Nico de Boinville, Altior’s jockey, missed his first three races this season after breaking his arm in a fall at Cheltenham in November but was able to enjoy an easy Grade One success on only his second ride at the track since.

“You try to keep as cool as you can but you are aware of the expectation for a wonderful horse,” De Boinville said. “It took me a while to get him into gear but once he did he took off up the hill. My horse travels and jumps and wherever you put him, he’s a great horse to ride. Once he gets into gear, he’s hard to stop, it’s just getting him into gear. Then he takes off.”

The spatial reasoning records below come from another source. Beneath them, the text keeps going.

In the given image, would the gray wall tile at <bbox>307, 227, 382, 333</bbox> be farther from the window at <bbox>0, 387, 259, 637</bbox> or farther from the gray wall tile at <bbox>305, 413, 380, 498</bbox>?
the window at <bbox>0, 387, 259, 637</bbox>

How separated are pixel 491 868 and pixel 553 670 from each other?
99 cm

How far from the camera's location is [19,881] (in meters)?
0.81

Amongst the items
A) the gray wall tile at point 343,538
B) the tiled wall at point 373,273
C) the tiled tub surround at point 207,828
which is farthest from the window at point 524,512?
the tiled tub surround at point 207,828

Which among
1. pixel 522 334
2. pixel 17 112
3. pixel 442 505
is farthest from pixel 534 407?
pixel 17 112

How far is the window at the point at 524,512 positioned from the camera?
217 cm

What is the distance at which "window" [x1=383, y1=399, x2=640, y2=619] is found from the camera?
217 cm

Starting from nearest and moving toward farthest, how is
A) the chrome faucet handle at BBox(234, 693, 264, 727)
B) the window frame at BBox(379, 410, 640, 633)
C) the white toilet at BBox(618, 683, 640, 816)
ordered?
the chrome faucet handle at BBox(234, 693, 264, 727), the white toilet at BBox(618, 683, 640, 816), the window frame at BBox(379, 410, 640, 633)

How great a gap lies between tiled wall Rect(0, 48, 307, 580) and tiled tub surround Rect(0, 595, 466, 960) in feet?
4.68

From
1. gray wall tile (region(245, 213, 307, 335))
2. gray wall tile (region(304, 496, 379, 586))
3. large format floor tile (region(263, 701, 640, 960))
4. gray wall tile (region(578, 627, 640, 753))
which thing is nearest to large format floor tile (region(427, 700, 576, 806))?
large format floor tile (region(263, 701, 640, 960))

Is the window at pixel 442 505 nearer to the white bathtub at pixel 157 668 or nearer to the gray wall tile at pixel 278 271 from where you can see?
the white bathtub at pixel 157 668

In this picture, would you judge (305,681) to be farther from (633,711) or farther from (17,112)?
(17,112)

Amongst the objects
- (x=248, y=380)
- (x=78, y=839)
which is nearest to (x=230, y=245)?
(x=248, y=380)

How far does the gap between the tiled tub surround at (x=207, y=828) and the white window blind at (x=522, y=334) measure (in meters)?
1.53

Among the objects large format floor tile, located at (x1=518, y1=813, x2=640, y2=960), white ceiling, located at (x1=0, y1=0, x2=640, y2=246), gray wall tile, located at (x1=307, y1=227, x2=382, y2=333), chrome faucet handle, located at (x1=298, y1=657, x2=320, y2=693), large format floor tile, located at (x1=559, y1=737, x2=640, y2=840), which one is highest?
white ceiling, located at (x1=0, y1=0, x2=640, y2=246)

Altior and De Boinville fought off the challenge from Min, a warm favourite from the Willie Mullins stable, in the Supreme Novice Hurdle last year and the Irish trainer again had to settle for second place on Tuesday as the 25-1 outsider Labaik, ridden by Jack Kennedy, beat Melon, the 3-1 joint‑favourite, by two-and-a-quarter lengths.

Labaik had refused to race on two of his previous starts and decided to join his most recent outing before Tuesday only after giving his opponents a huge head start. He was beaten more than 100 lengths as a result. It was fortunate Kennedy did not give up, because a third straight refusal would have had Labaik banned from racing altogether.

“We’ve never made a secret about how good we thought the horse was,” Gordon Elliott, Labaik’s trainer, said. “But I wanted to send him to Naas on Sunday rather than face the embarrassment of coming here and having him not jump off.

“I haven’t a horse to work with him in the yard, he’s a machine of a horse. If he never jumps off again, it doesn’t matter.”

Elliott finished the day with a treble and he is the 8-11 favourite with Bet365 to finish the week as the leading trainer. Henderson is a 9-4 chance while Mullins, who drew a blank on the opening card, is out to 3-1 third‑favourite having started Tuesday afternoon as an odds-on chance.